12 Garden. Pool. New cast [?]. Setting it. Ugly tile trough. Upstairs in our apartment T having a children's class. At all the windows little boys drawing. She leans out in belly dancer costume, skin painted, so gorgeous I brace myself and jeer, "It's hanging out." She goes away. Jam's van. She's up there. Later on when I think the class is over I go up. Quiet. Many rooms. A few little boys. My room - one of the children seems to have moved me out, him in. Jam in the corridor. We're wrangling. Telling her just not to come to my house, it makes me her slave. Down slippery steps long outside rank. In the big empty house. Upstairs bedroom, the homeless sleepers don't come up here, our bedding still here, 3 pillows, my quilt, one of hers? Going to take out a red and white patterned one. Arab check, but looking closer it's something else. Going out closing the door, have to open it again. Lots of identical black fuzzy kittens, let 'em out, chase 'em out. Down below in the more public big space. Rubble. We're saying they're going to gradually make it a market. A girl juggler already setting up a small ring stage. Someplace with kids squatted. Pull down my pants. Kid behind me hoots. I turn and lecture. "Haven't you ever seen hair before, it's just hair, you'll see lots more, it's like armpit hair, like yours. Look at your arms, you're very hairy." He flees. I'm seeing he's she. "You live together in your apart-ment."

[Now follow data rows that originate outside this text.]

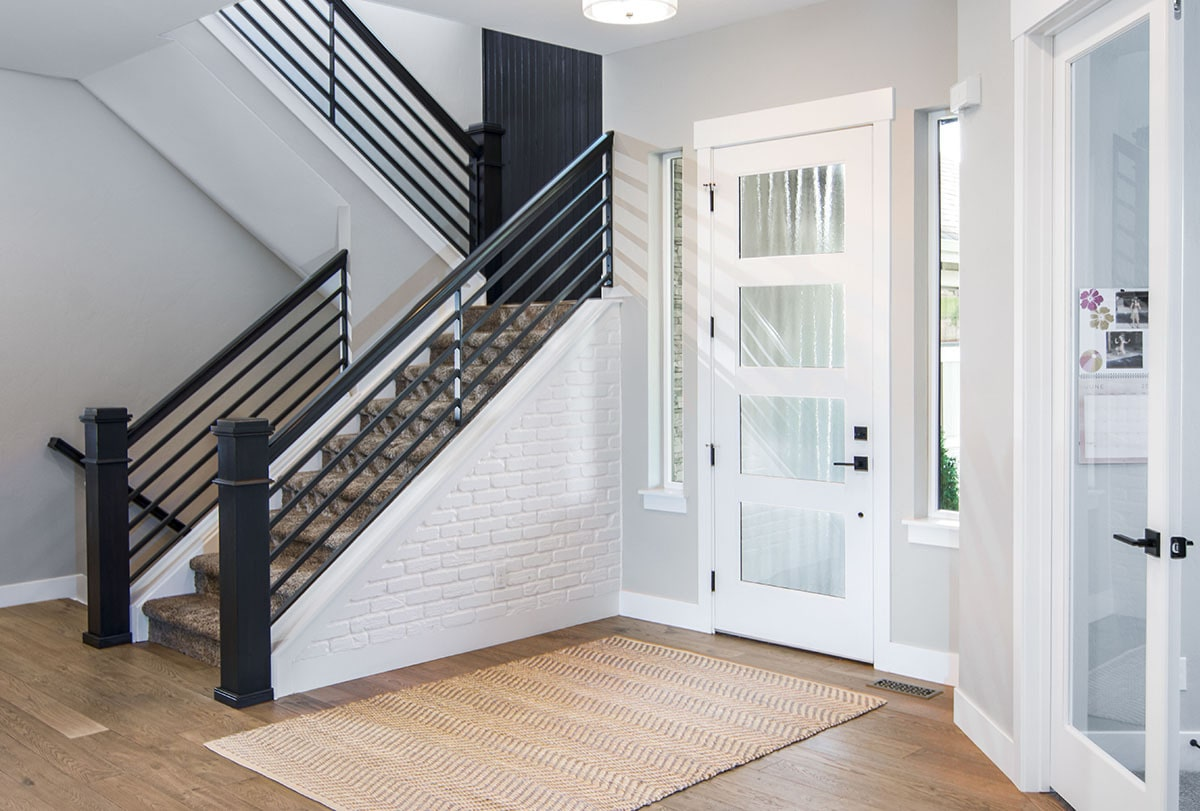 A carpeted staircase with wrought iron railings welcomes you upon entry.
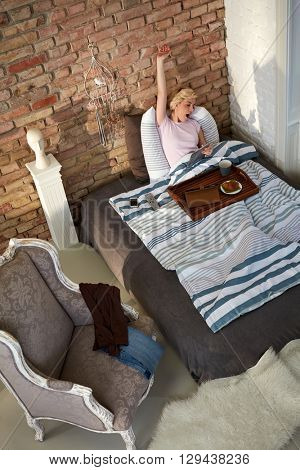 Young woman stretching in bed in the morning, yawning.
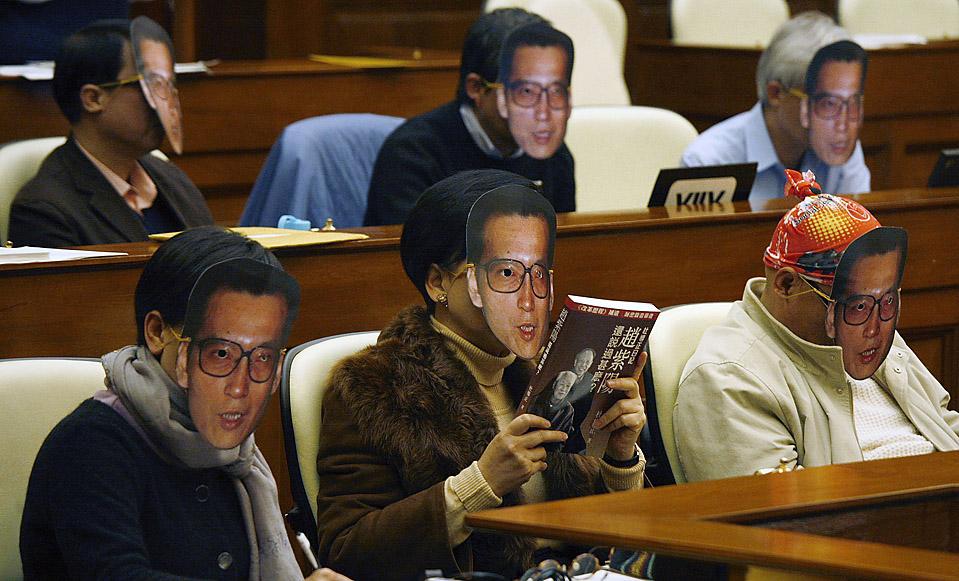 4. Демократические законодатели в масках заключенного в тюрьму китайского диссидента Лю Сяобо во время законодательного собрания по случаю его дела в Гонконге. Лю отбывает 11 лет заключения за проведение кампаний за политическую свободу. (Bobby Yip/Reuters)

"Gravity is not an important force." When we are very young we can recover from being mashed up into a rubble of cells. 13 A sandy-haired solid man sitting next to me in this gathering of young families is nice to me. When I'm holding the baby lifts me up, sets me closer. It's warm. Attention. He's a friend of Don. I don't notice him much at first but like him more. Suddenly start up talking about the movement of slime mold images. He liked them too. A blaze. Interrupted by his wife maybe, they're going somewhere. I say I'd like to come too. The van as I'm coming toward it slams doors. It starts fast down the mountain road. A desert, adobe architecture and light soil. The wives have contrived to leave me out. Two strawberries and an onion. Stupid aren't I. A message. Her pool cue. Now I want to put 'em in a paper bag and take'm back. 14 time / people / way / water / words 16
17 Sorry to have bawled out Laiwan when she was - not sorry, worried because. Compulsive and hateful. 19 Daycare in the bank. My little boy and little girl, why haven't I paid any attention to the little girl, she's taller than the little boy. More and more children in the daycare. Do you know Ina Dennekamp? Doesn't
look like her, skinny. The women's community made this daycare while I was away. 20 A house moving into. Attic is insulated with water. Luke, Luke's there, why haven't I been noticing him. A corner of the house, old. Attic is big, wide, high. Big, wide, high, perfected work - insulated with kindness I haven't been noticing. Daycare in the Open Dome building, an art show earlier, my present baby and the young judgment that defeats ego, why haven't I been noticing I have her. The last judgment comes when the need to defend something or win something dies. It might be when the body is actually about to die. It is the mind that loves Being and is, and refuses the programs that prevent it. Maybe I'll stop smashing Trudy now, and Michael. Is it I'm happy about Mr Engel. Vigilant, acute, active, subtle youth. 21 In the bath I bring him in, clamp him between my legs so his don't shoot up and he fall back under. He stands holding onto the side. We're in a warm pool playing. This morning sky colors because of the snow. When he woke early he lay and talked. Happiness in a war calm. And I in my talking too between two lights in the clean new blue room with polished floor. Blue calcine plush. Perfect blue-black band. Band box. Yellow on the door like light. Lamp too. Handwork rug red. Still everyday force and defiance with Trudy. Still peaky for Jam. Oh, I could see you. So respectfully. Still hooting with Michael, proud of the kid, liking the sort of warmth there was in his palm, like the warmth instantly created between my hand and real silk discerned in a box of scarves. Drought-stricken sub-Saharan region where women are being pushed off productive land by male farmers who want to grow cash crops for export. Assistance in the form of training, advice or new technology is primarily directed at men. Development projects have also tended to place land ownership into the hands of men. To ensure women's equal opportunity and access to land within land tenure and agrarian reform efforts.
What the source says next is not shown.